Here is a quick view of the Kilo release as presented by the OpenStack Foundation:
OpenStack Kilo – April 2015 from OpenStack Foundation
Eric’s Favorite Features
There are lots of very interesting features and improvements that were packed into the Kilo development cycle. According to the OpenStack Foundation there were 394 to be exact. I don’t have an exhaustive list, but I can tell you a couple of things that I am particularly keen on that arrived with Kilo.
Identity federation was available in previous releases, but was well known to be challenging to work with and very new. The Kilo release of Keystone has seen the federation features listed as stable with much more documentation and working examples of how to federate your OpenStack clouds to one another. As people explored OpenStack without federation, the issue rose that if more than one OpenStack cloud was implemented that the identity environments were separated, and thus difficult to manage.
By adding stable Keystone to Keystone federation we have the ability to create a true hybrid OpenStack cloud. This is also important as companies are embracing OpenStack and the potential for two organizations to have to merge during a purchase or partnership was a bit limiter up to this point.

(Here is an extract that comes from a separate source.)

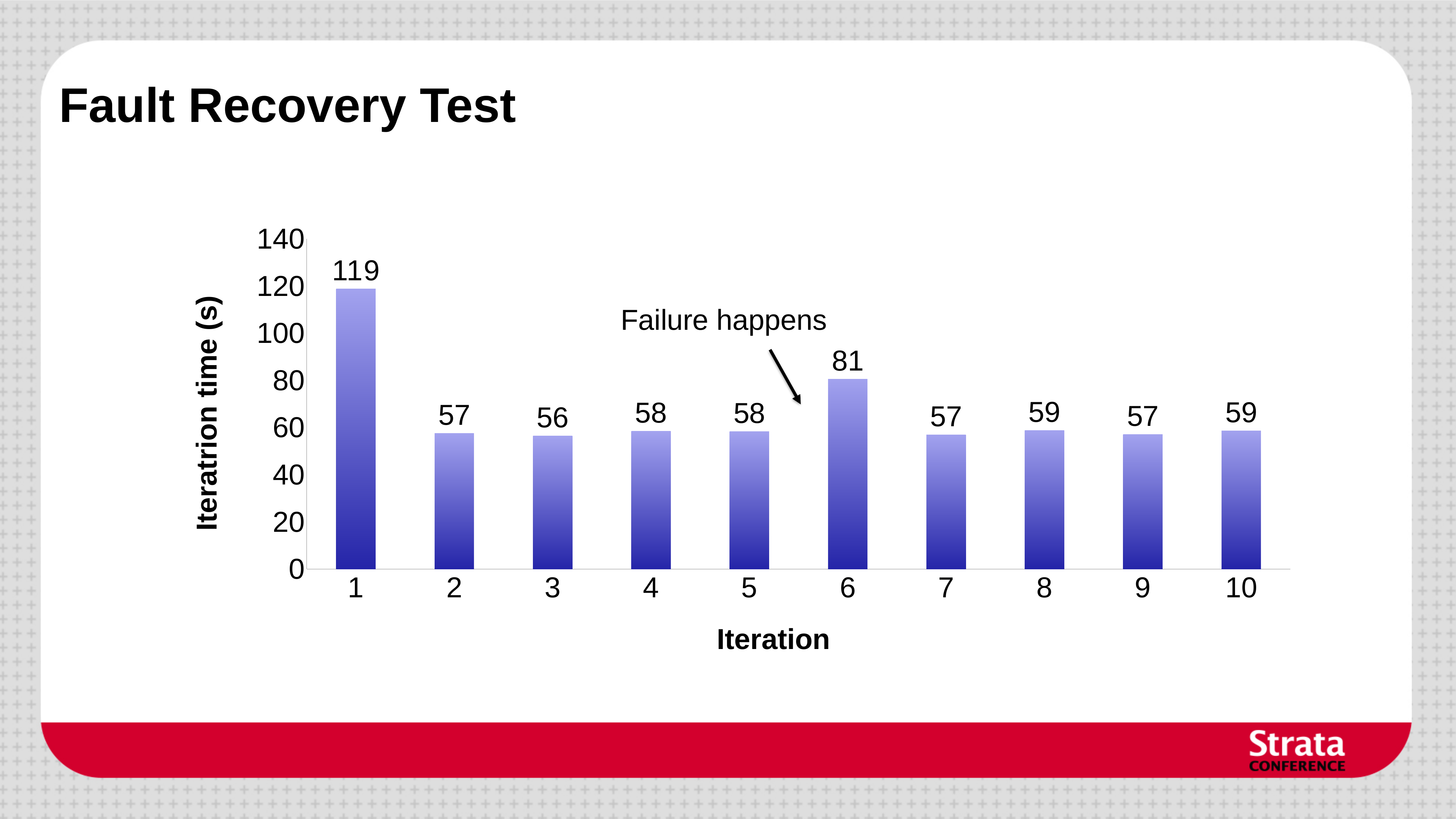
What is the difference in iteration time between iteration 6 and iteration 7? 24 What is the iteration time for iteration 6? 81 How many iterations are shown on the x axis? 10 What kind of chart is shown on the slide? Bar chart Which iteration has the highest iteration time? 1 Is the value for iteration 1 greater or less than 100? greater What is the iteration time for iteration 3? 56 What event does the annotation arrow on the chart point to? Failure happens What is the difference in iteration time between iteration 1 and iteration 2? 62 What is the iteration time for iteration 1? 119 Which iteration has the lowest iteration time? 3 Which has a larger iteration time, iteration 6 or iteration 8? Iteration 6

Ironic for VirtualBox (experimental)
Although this is an experimental feature within the Ironic (bare-metal provisioning) program, the availability of a way to test out Ironic deployment for people is going to be very helpful as we get more folks exploring OpenStack. It’s one thing to have a working OpenStack environment, and a whole other thing to have procedures and methods to build, deploy, and grow the infrastructure. Using VirtualBox as the test bed for Ironic will allow more people to test the waters and provide feedback to the development teams. This can only lead to good things.

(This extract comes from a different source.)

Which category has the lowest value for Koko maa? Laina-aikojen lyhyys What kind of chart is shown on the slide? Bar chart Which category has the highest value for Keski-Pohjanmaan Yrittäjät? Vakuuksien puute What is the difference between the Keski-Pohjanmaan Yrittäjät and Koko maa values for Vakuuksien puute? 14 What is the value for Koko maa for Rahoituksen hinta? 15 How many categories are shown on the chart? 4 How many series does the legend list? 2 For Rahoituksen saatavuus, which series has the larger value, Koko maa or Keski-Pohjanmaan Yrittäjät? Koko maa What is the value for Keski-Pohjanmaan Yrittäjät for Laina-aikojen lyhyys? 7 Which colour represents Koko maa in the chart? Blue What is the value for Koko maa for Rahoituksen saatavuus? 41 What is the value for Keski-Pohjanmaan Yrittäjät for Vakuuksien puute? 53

Scale Preparation for Neutron
This is a work in progress, but it is top of mind as we head into the Liberty release. Networking within the OpenStack environment has often been shown to have scale challenges when growing in large environments. Many won’t hit any of the scale limits that are currently a challenge, but it is important just the same that the teams are working to address this and have done lots of work to build in future improvements as upcoming releases come out.
Yes, people are a feature. This includes a growing community, an eager developer ecosystem, and the most important thing of all which is people using OpenStack. The focus on the operator and what is called the “superuser” has been big with the last couple of OpenStack Summits, and with good reason. The more people who are using OpenStack in some form, the better the overall ecosystem will do.
Looking forward to an equally exciting Liberty release, and I hope to see lots of you in Vancouver at the OpenStack Summit!